The union, meanwhile, has doubled down on its efforts to challenge the district’s plan for returning to school in recent months, including filing multiple grievances and unfair labor practice lawsuits.

The union has argued they should be consulted about the district’s planning decisions, and that the risk for teachers who may contract COVID-19 in schools are life and death. “You have to talk before someone is exposed to the risk of death, not afterwards,” said labor attorney Stephen Yokich.

The injunction, Yokich argued Thursday at a virtual hearing with the Illinois Educational Labor Relations Board, would give the union time to bargain an agreement — and avoid a possible strike. “We can have the disputes resolved in bargaining instead of through the streets and strikes,” he said.

The district argued that labor law allows them to draft a plan and bargain as they are implementing it. “The board of education has an obligation to bargain the impact of its decision, but it has the right to implement its decision while bargaining is ongoing,” said Sally Scott, an attorney representing the board of education.

Labor experts make a distinction of when districts are expected to bargain with labor unions: they can formulate plans independently, but must bargain over how that plan could affect union members.

In particular, a state law that applies only to Chicago Public Schools allows the district to decide what is a “mandatory” versus “permissive” topic of bargaining.

An attorney representing the Chicago Board of Education said Thursday that matters concerning school buildings fell firmly into the space of “permissive” topics. District lawyers also faulted the union for not choosing to take part in mediation, but instead file for the injunction.

The hearing Thursday offered a look into some hurdles the district faces with its reopening plan.

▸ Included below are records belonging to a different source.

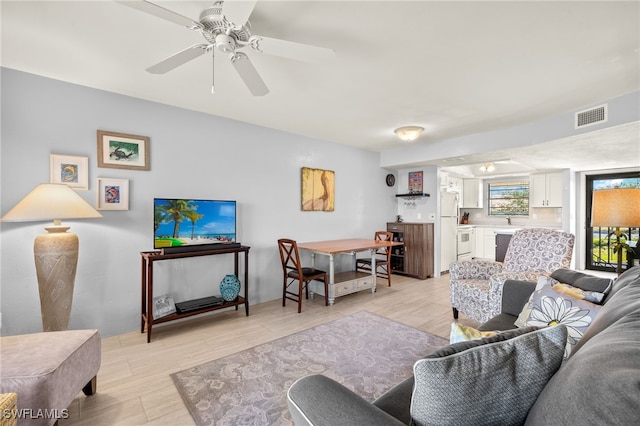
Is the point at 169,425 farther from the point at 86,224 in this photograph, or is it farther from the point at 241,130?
the point at 241,130

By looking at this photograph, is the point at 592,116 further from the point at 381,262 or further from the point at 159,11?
the point at 159,11

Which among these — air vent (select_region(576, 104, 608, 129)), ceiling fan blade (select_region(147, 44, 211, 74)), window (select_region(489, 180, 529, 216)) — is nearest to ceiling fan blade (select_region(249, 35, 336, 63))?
ceiling fan blade (select_region(147, 44, 211, 74))

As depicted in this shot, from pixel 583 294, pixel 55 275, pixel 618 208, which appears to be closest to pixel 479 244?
pixel 618 208

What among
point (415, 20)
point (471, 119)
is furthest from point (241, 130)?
point (471, 119)

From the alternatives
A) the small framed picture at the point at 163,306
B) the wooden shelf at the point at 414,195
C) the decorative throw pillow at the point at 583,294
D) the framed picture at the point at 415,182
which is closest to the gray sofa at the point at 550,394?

Some big questions, including how many parents are willing to send their children back to school, still remain.

Scott, the district’s lawyer, said CPS has not yet made a firm decision on returning to school, but only begun an exploratory phase. “No final decision has been made,” she said.

She also warned that, if the court rules in favor of the union, it will effectively put control of the reopening in union hands — and will override all other stakeholders.

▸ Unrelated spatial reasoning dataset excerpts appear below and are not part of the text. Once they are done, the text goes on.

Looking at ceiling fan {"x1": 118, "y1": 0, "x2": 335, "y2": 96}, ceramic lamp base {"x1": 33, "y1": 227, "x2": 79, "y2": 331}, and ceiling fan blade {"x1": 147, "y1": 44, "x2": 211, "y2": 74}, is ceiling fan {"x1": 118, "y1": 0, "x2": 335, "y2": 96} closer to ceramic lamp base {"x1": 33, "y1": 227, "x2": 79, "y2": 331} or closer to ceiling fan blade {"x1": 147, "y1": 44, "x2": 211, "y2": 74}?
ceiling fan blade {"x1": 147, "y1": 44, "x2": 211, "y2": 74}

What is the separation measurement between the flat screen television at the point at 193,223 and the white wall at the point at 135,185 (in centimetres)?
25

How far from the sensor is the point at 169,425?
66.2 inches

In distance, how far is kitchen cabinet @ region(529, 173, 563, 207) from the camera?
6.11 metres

But the union says the high stakes of COVID-19 have created an urgent need to include the union’s voice earlier in the process.

Union officials said they were concerned that, so far, teachers’ voices haven’t been included in the discussion in a substantive way. “I don’t think our teachers should be a blind study” on school reopening said Yokich. “They deserve a seat at the table with the other stakeholders.”

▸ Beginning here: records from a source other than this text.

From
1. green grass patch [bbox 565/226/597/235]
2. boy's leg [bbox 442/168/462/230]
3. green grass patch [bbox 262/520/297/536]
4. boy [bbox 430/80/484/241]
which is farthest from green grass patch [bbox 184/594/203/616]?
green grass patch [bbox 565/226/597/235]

What constitutes a seat at the table is also in dispute. Both sides have been sitting down weekly, if not more often, a fact that district leaders said shows they are bargaining in good faith. But union officials say they aren’t given any substantive information at these meetings, and the district only responds to proposals on small items.

Labor board member Lynne Sered said the board was open to reviewing the union’s request again when there was a specific date for reopening from Chicago Public Schools.

The school board says the school district is determined to offer some in-person learning in the second quarter — and the case of school clerks may be instructive as to what that will look like.

A union labor suit on the issue of school clerks, who are currently working in school buildings, remains unresolved. While an arbitrator rules that clerks should work remotely where possible, that hasn’t happened yet.

The district attorney said Thursday they were in the process of figuring out what work clerks could do online. But the union said there had been little substantive effort made in the month since the ruling to change clerk’s working conditions.